● **Dataset content**:

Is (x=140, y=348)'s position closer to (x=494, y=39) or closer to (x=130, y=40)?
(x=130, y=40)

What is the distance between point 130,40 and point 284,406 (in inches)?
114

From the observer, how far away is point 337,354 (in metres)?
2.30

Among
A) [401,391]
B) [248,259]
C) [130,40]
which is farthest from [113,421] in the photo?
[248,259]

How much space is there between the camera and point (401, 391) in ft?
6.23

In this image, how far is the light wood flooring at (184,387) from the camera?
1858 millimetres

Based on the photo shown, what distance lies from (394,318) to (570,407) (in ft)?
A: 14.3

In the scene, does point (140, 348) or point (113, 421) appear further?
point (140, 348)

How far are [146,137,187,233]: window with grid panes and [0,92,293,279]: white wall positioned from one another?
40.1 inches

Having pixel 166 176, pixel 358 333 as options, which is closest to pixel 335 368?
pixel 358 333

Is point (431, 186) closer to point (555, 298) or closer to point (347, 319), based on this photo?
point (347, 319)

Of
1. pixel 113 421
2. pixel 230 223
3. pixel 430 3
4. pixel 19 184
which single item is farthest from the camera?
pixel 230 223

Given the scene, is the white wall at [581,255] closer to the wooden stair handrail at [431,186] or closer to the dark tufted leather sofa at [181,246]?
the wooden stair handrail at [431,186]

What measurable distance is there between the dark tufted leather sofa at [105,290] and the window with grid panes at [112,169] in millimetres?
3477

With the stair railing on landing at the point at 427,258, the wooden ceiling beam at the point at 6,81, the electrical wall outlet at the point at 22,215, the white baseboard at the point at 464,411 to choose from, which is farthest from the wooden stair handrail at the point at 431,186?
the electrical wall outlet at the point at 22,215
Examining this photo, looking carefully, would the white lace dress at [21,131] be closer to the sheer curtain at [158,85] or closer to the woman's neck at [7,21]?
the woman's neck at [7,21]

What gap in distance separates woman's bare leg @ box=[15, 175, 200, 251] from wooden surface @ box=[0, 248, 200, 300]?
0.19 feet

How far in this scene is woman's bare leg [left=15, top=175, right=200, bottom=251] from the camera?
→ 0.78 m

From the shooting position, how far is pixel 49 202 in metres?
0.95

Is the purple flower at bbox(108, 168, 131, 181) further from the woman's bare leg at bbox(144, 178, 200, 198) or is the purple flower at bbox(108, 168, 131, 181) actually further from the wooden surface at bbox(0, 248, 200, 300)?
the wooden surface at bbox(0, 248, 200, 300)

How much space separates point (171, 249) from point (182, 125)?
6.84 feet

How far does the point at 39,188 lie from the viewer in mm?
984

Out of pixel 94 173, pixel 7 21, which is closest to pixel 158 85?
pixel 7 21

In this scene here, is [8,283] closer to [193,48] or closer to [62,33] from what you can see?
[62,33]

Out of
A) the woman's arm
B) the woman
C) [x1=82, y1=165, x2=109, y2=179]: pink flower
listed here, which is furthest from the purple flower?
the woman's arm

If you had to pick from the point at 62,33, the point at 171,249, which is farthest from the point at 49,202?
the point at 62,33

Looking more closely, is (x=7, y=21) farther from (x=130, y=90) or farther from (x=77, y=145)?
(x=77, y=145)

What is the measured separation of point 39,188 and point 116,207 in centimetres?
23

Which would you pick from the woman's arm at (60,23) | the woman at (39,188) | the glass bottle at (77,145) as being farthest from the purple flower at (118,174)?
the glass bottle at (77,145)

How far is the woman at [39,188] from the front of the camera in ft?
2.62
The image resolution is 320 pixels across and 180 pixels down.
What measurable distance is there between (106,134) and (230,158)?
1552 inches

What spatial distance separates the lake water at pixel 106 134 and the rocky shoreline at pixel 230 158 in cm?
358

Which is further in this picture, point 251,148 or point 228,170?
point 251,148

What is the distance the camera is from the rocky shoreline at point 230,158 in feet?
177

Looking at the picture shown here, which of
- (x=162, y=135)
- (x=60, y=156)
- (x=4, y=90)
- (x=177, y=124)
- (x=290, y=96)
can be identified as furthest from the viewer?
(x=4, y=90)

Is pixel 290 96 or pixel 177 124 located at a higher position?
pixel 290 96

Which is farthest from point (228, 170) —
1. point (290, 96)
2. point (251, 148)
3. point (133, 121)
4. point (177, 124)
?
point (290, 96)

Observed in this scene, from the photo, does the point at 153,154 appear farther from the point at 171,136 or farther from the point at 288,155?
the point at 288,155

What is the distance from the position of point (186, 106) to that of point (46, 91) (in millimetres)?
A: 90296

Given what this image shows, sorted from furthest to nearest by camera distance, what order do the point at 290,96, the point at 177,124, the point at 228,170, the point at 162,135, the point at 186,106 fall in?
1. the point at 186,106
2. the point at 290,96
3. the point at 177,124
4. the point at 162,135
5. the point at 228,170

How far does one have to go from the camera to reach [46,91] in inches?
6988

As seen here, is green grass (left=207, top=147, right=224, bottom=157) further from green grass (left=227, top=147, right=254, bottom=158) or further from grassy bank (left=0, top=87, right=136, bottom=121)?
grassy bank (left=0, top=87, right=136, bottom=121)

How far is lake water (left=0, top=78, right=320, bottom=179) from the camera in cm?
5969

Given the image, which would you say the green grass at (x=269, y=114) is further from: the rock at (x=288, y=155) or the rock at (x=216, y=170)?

● **Required work**:
Print all of the entries above word for word, changing nothing and leaving none out.

● **Exercise response**:
Is (x=140, y=348)'s position closer to (x=494, y=39) or closer to (x=130, y=40)?
(x=130, y=40)

What is the distance between point 130,40 and point 284,406 (in inches)?
114

From the observer, how far away is point 337,354 (in metres)?
2.30

Among
A) [401,391]
B) [248,259]
C) [130,40]
which is farthest from [113,421] in the photo?
[248,259]

How much space is there between the camera and point (401, 391) in ft?
6.23

In this image, how far is the light wood flooring at (184,387) from the camera?
1858 millimetres

Based on the photo shown, what distance lies from (394,318) to (570,407) (in ft)?
A: 14.3

In the scene, does point (140, 348) or point (113, 421) appear further?
point (140, 348)

How far are [146,137,187,233]: window with grid panes and [0,92,293,279]: white wall positioned from one another?
40.1 inches

Having pixel 166 176, pixel 358 333 as options, which is closest to pixel 335 368?
pixel 358 333

Is point (431, 186) closer to point (555, 298) or closer to point (347, 319), based on this photo?
point (347, 319)

Of
1. pixel 113 421
2. pixel 230 223
3. pixel 430 3
4. pixel 19 184
which single item is farthest from the camera?
pixel 230 223

Given the scene, is the white wall at [581,255] closer to the wooden stair handrail at [431,186] or closer to the dark tufted leather sofa at [181,246]?
the wooden stair handrail at [431,186]

What measurable distance is there between the dark tufted leather sofa at [105,290] and the window with grid panes at [112,169] in millimetres?
3477

With the stair railing on landing at the point at 427,258, the wooden ceiling beam at the point at 6,81, the electrical wall outlet at the point at 22,215, the white baseboard at the point at 464,411 to choose from, which is farthest from the wooden stair handrail at the point at 431,186?
the electrical wall outlet at the point at 22,215
Examining this photo, looking carefully, would the white lace dress at [21,131] be closer to the sheer curtain at [158,85] or closer to the woman's neck at [7,21]?
the woman's neck at [7,21]

What gap in distance separates woman's bare leg @ box=[15, 175, 200, 251] from wooden surface @ box=[0, 248, 200, 300]?
0.19 feet

How far in this scene is woman's bare leg [left=15, top=175, right=200, bottom=251] from the camera?
→ 0.78 m

From the shooting position, how far is pixel 49 202 in metres?
0.95

Is the purple flower at bbox(108, 168, 131, 181) further from the woman's bare leg at bbox(144, 178, 200, 198) or is the purple flower at bbox(108, 168, 131, 181) actually further from the wooden surface at bbox(0, 248, 200, 300)?
the wooden surface at bbox(0, 248, 200, 300)

How much space separates point (171, 249) from point (182, 125)?
6.84 feet

How far does the point at 39,188 lie from the viewer in mm?
984

Out of pixel 94 173, pixel 7 21, which is closest to pixel 158 85?
pixel 7 21

In this scene here, is [8,283] closer to [193,48] or closer to [62,33] from what you can see?
[62,33]

Out of
A) the woman's arm
B) the woman
C) [x1=82, y1=165, x2=109, y2=179]: pink flower
listed here, which is furthest from the purple flower?
the woman's arm

If you had to pick from the point at 62,33, the point at 171,249, which is farthest from the point at 49,202?
the point at 62,33

Looking more closely, is (x=7, y=21) farther from (x=130, y=90) or farther from (x=77, y=145)?
(x=77, y=145)

What is the measured separation of point 39,188 and point 116,207 in centimetres?
23

Which would you pick from the woman's arm at (60,23) | the woman at (39,188) | the glass bottle at (77,145) as being farthest from the purple flower at (118,174)?
the glass bottle at (77,145)

How far is the woman at [39,188] from the front of the camera in ft?
2.62
The image resolution is 320 pixels across and 180 pixels down.
What measurable distance is there between (106,134) and (230,158)?
1552 inches

What spatial distance separates the lake water at pixel 106 134 and the rocky shoreline at pixel 230 158 in cm?
358

Which is further in this picture, point 251,148 or point 228,170?
point 251,148

What is the distance the camera is from the rocky shoreline at point 230,158 in feet?
177

Looking at the picture shown here, which of
- (x=162, y=135)
- (x=60, y=156)
- (x=4, y=90)
- (x=177, y=124)
- (x=290, y=96)
can be identified as furthest from the viewer?
(x=4, y=90)

Is pixel 290 96 or pixel 177 124 located at a higher position?
pixel 290 96

Which is farthest from point (228, 170) —
1. point (290, 96)
2. point (251, 148)
3. point (133, 121)
4. point (177, 124)
?
point (290, 96)

Observed in this scene, from the photo, does the point at 153,154 appear farther from the point at 171,136 or farther from the point at 288,155?
the point at 288,155

What is the distance from the position of point (186, 106) to that of point (46, 91) (in millimetres)?
A: 90296

Given what this image shows, sorted from furthest to nearest by camera distance, what order do the point at 290,96, the point at 177,124, the point at 228,170, the point at 162,135, the point at 186,106 fall in?
1. the point at 186,106
2. the point at 290,96
3. the point at 177,124
4. the point at 162,135
5. the point at 228,170

How far does one have to go from the camera to reach [46,91] in inches?
6988

As seen here, is green grass (left=207, top=147, right=224, bottom=157) further from green grass (left=227, top=147, right=254, bottom=158) or further from grassy bank (left=0, top=87, right=136, bottom=121)?
grassy bank (left=0, top=87, right=136, bottom=121)

How far is lake water (left=0, top=78, right=320, bottom=179) from the camera in cm?
5969

Given the image, which would you say the green grass at (x=269, y=114) is further from: the rock at (x=288, y=155) or the rock at (x=216, y=170)?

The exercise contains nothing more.